[Source records]
Start of Block
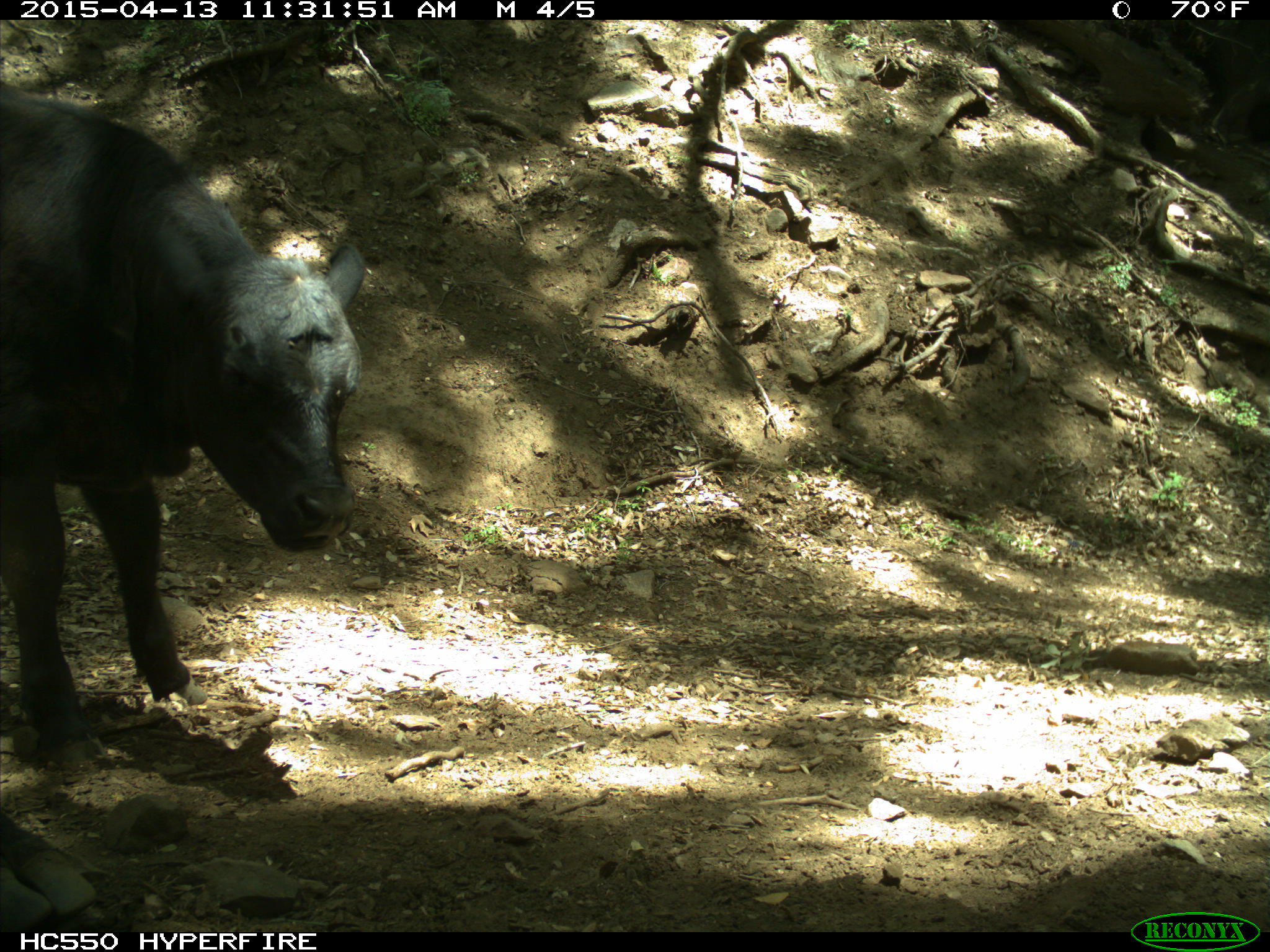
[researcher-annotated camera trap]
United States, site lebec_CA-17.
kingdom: Animalia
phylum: Chordata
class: Mammalia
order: Artiodactyla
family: Bovidae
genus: Bos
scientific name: Bos taurus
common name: domestic cow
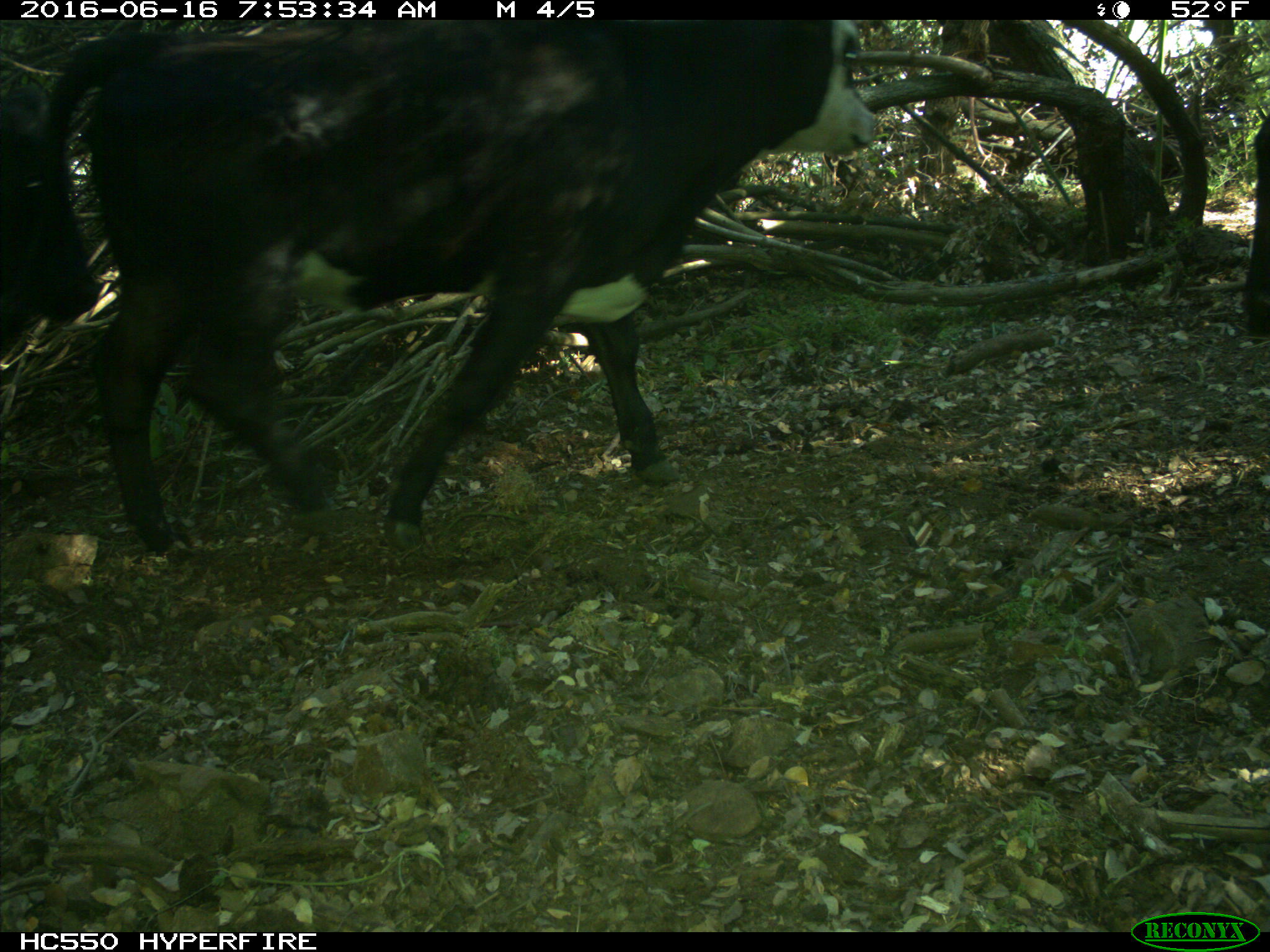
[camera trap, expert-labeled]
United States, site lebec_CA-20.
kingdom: Animalia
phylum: Chordata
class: Mammalia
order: Artiodactyla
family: Bovidae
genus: Bos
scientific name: Bos taurus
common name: domestic cow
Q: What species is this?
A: Bos taurus (domestic cow).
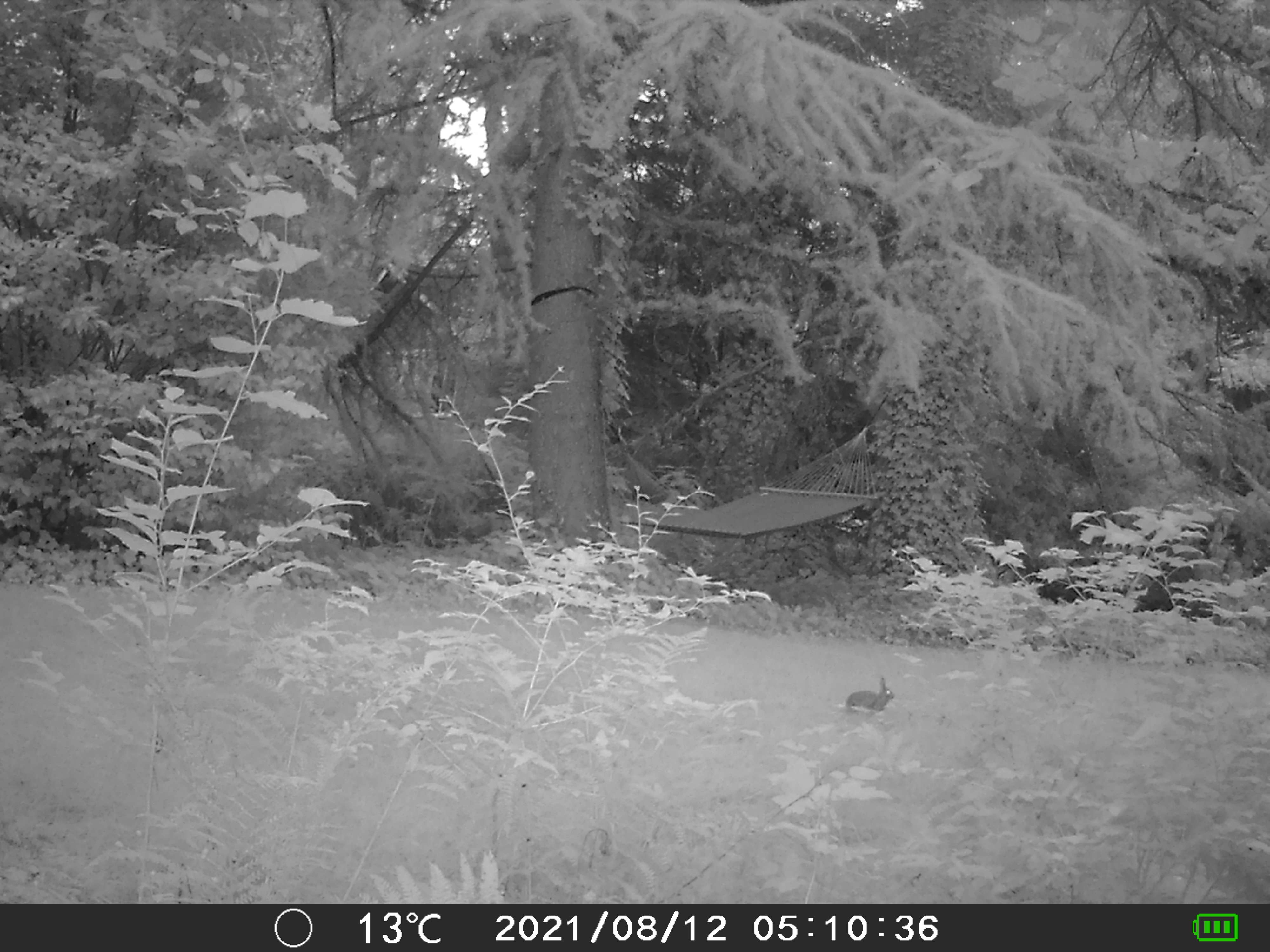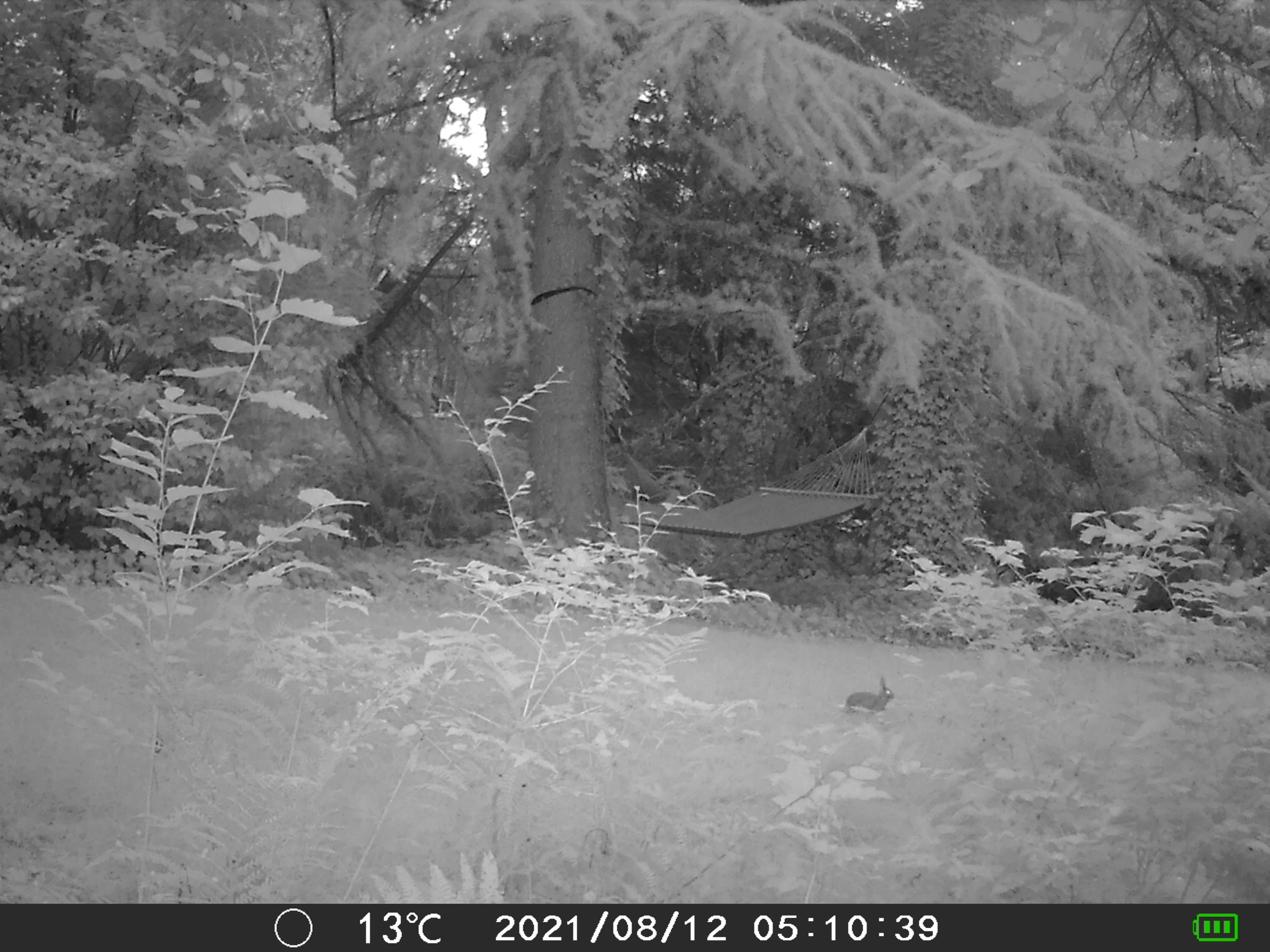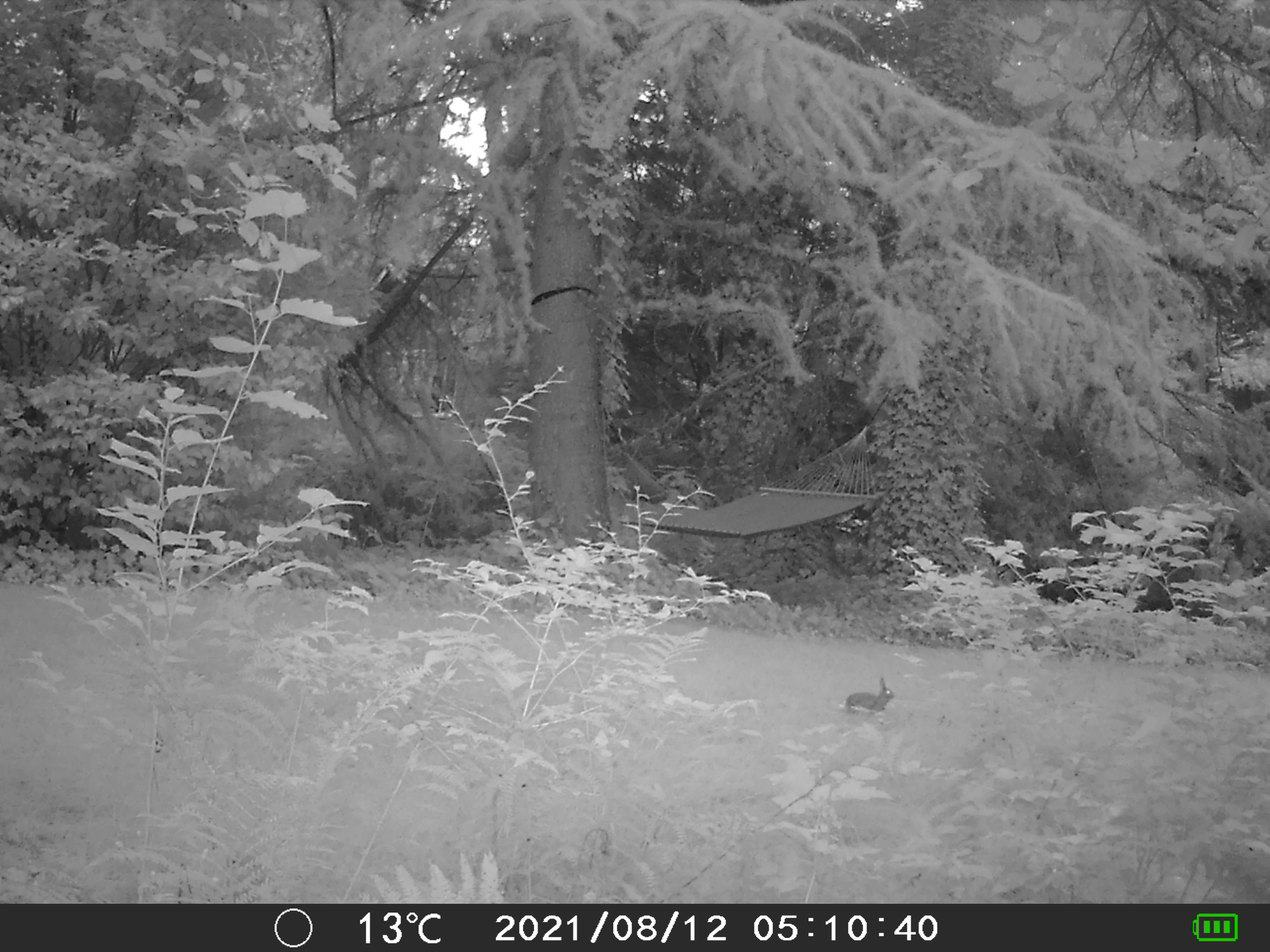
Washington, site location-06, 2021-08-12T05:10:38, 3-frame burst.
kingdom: Animalia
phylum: Chordata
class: Mammalia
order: Lagomorpha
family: Leporidae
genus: Sylvilagus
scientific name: Sylvilagus floridanus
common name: eastern cottontail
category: rabbit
Rabbit (eastern cottontail) (Sylvilagus floridanus).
End of Block
Figure out the number of lines above in which the string "trap" appears. Only the number should be given.

2